Kaptmedia

Pêche crevettière au Cameroun : entre informel, pêcheurs nigérians et pertes post-capture

La filière crevettière camerounaise fragilisée par l'informel, la forte présence de pêcheurs nigérians et des pertes post-capture importantes, selon une étude du programme FISH4ACP.

Pêche crevettière au Cameroun : entre informel, pêcheurs nigérians et pertes post-capture
Actualités Cameroun

La filière crevettière camerounaise, bien que considérée comme le principal produit halieutique d'exportation du pays, reste confrontée à des défis majeurs. Une étude récente menée dans le cadre du programme FISH4ACP met en lumière des problèmes persistants tels que l'informalité, les pertes post-capture, la faiblesse de la chaîne de froid et les difficultés d'accès aux marchés internationaux les plus rémunérateurs.

L'étude révèle que plus de 11 000 acteurs directs sont impliqués dans cette filière au Cameroun, incluant 4 085 pêcheurs, environ 3 500 acteurs de la commercialisation, 200 opérateurs de transport, une centaine d'unités de transformation et une dizaine d'entreprises exportatrices. Elle génère une valeur ajoutée totale estimée à 47 millions de dollars (environ 26 milliards de FCFA) et représente environ 12 % du PIB du secteur de la pêche. La production artisanale est évaluée à 6 002 tonnes par an.

Un aspect frappant de l'étude est la prédominance des pêcheurs nigérians, qui représentent 61,5 % des pêcheurs actifs dans la capture de crevettes au Cameroun. Bien que cela ne signifie pas une domination complète de la filière par des opérateurs nigérians, cela souligne un déséquilibre sur le maillon crucial de la capture. Cette situation est exacerbée par le poids de l'informel, touchant 84 % des commerçants du secteur. De plus, 86 % des bénéfices seraient captés par les industriels et les grossistes, accentuant les inégalités dans la répartition de la valeur.

L'informalité entrave la traçabilité, complique l'organisation commerciale et limite la capacité des pouvoirs publics à encadrer efficacement la filière. Elle fragilise les petits opérateurs, avec seulement 3 % des pêcheurs ayant accès au crédit formel. L'étude identifie trois circuits de distribution principaux : le marché local (50 % des transactions), le marché national (30 %) et l'exportation (20 %). Dans ce dernier segment, on observe des exportations formelles vers l'Asie (Chine, Malaisie, Vietnam) et informelles vers le Nigeria.

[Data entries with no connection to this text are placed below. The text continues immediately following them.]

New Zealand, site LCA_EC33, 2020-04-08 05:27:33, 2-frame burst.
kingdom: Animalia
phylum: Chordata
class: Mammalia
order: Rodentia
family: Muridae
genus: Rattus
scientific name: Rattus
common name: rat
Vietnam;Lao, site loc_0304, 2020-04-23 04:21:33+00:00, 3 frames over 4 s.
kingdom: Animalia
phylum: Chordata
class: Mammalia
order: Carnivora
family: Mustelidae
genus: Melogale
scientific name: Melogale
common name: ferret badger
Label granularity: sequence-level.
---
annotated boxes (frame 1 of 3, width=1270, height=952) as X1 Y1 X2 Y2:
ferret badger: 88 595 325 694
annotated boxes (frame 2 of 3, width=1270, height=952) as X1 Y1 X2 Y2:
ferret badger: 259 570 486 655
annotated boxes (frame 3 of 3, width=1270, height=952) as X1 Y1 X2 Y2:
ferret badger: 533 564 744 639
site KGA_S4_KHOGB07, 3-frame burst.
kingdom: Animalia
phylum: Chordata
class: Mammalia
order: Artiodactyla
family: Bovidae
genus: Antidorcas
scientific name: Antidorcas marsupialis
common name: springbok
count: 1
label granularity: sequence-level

L'absence d'infrastructures de froid à Bakassi favorise une « fuite de 58 % de la production du Ndian vers le Nigéria », compromettant le contrôle de la qualité, de la fiscalité et de la traçabilité. Les pertes liées aux déficits de conservation sont estimées à plus de 4 milliards de FCFA par an. 88 % des pêcheurs pointent le manque de glace comme cause majeure de dégradation, 89 % des unités constatent des pertes avant débarquement, et 75 % des transports locaux se font sans dispositif de conservation.

Le marché européen reste fermé aux exportations camerounaises depuis 2009, en raison du non-respect des normes sanitaires. Le Cameroun a reçu un carton jaune de l'Union européenne en 2021 pour pêche illégale, non déclarée et non réglementée. Bien que le laboratoire national de contrôle soit disponible, il n'est pas opérationnel, un outil pourtant essentiel pour garantir la conformité aux normes internationales.

Face à ces défis, l'étude propose des solutions : équiper les sites de débarquement en infrastructures de froid (fabriques de glace communautaires, chambres froides solaires), mettre en place un guichet unique pour les crevetticulteurs, formaliser progressivement les acteurs, opérationnaliser le laboratoire national de contrôle et améliorer la coordination interinstitutionnelle. L'adoption de la loi n°2024/019 du 23 décembre 2024 sur la pêche et l'aquaculture est une avancée, mais son impact dépendra de sa mise en œuvre et de la réduction de l'informel. Pour Victor Viban Banah, délégué régional du Littoral au Ministère de l'Élevage, des Pêches et des Industries Animales, « Nous avons des crevettes d'une qualité exceptionnelle, de l'avis de tous. Mais pour accéder aux marchés les plus rémunérateurs, certaines exigences sanitaires doivent être remplies, et nous y travaillons ».